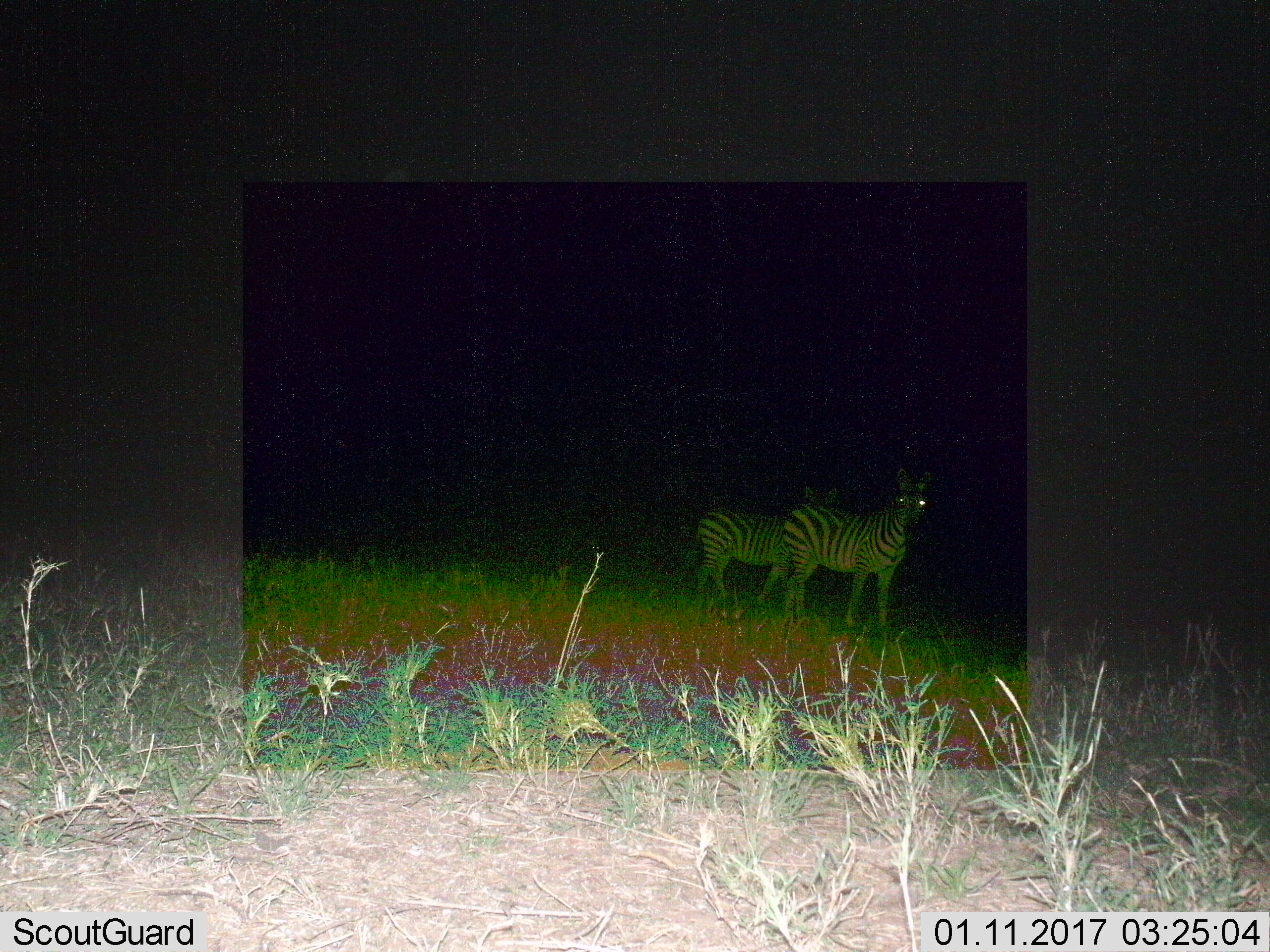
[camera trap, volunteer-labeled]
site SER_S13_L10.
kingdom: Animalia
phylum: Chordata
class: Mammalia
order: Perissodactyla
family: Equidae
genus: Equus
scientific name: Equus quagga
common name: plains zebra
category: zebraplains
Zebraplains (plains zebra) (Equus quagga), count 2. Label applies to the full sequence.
□ □ □ □
=== What is required ===
Word for word, return the material above, but drop the pictures.

=== Answer box ===
[camera trap, volunteer-labeled]
site SER_S13_L10.
kingdom: Animalia
phylum: Chordata
class: Mammalia
order: Perissodactyla
family: Equidae
genus: Equus
scientific name: Equus quagga
common name: plains zebra
category: zebraplains
Zebraplains (plains zebra) (Equus quagga), count 2. Label applies to the full sequence.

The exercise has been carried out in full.